To fashion these exacting copies of corals, the research team used a technique called optical coherence tomography (OCT). This process is like a version of ultrasound that uses special rays of light, instead of sound, to penetrate within a surface and measure its light scattering properties and internal characteristics, in addition to its external dimensions. Measuring real coral skeletons, down to the micrometer scale, ensured a very close copy to the natural coral.

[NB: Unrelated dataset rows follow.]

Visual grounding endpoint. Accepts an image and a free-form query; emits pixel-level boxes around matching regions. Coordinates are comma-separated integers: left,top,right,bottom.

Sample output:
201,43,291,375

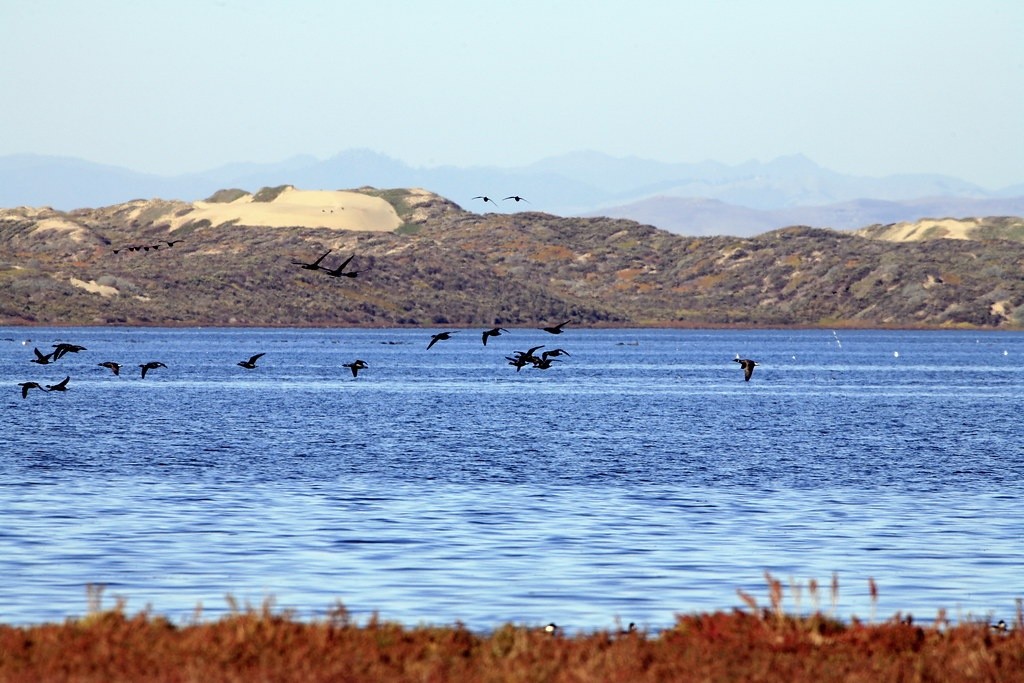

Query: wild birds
15,193,759,400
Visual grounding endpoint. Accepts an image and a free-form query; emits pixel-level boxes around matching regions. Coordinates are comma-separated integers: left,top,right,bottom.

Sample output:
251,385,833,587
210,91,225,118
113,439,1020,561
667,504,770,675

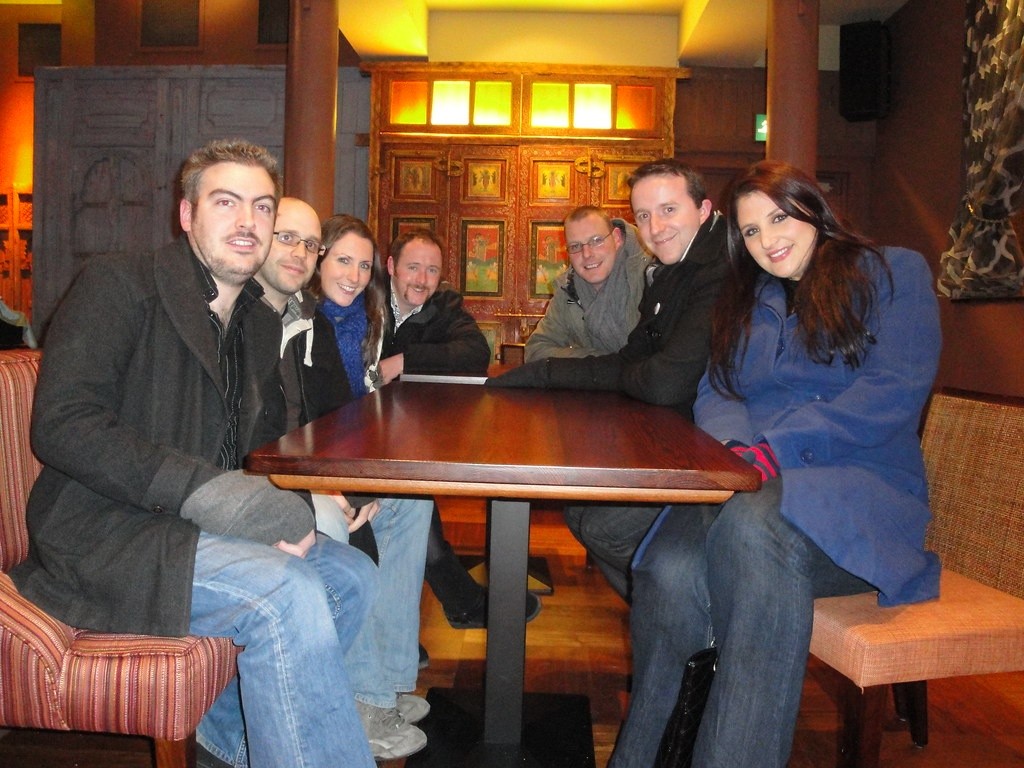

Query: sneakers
355,694,431,761
445,584,542,629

With this valuable light scattering data, the team was able to then 3D print not only a coral skeleton but also implant photosynthetic microalgae within a type of bio-ink, and place that inside the tiny crevices, or corallite structures, where these same algae would be found in nature. The combination of the mimicked light scattering properties of the bionic coral skeleton and a clear hydrogel provided very similar growing conditions to that of natural coral.
Future applications of this technology include providing a laboratory testbed for learning how different species of microalgae function within a coral habitat, which is much more difficult to study in wild coral. This may one day help us better remedy coral loss due to climate change. Also, this technology could be scaled up to form efficient bioreactors that could sequester carbon dioxide from the atmosphere and even create biofuels for vehicles.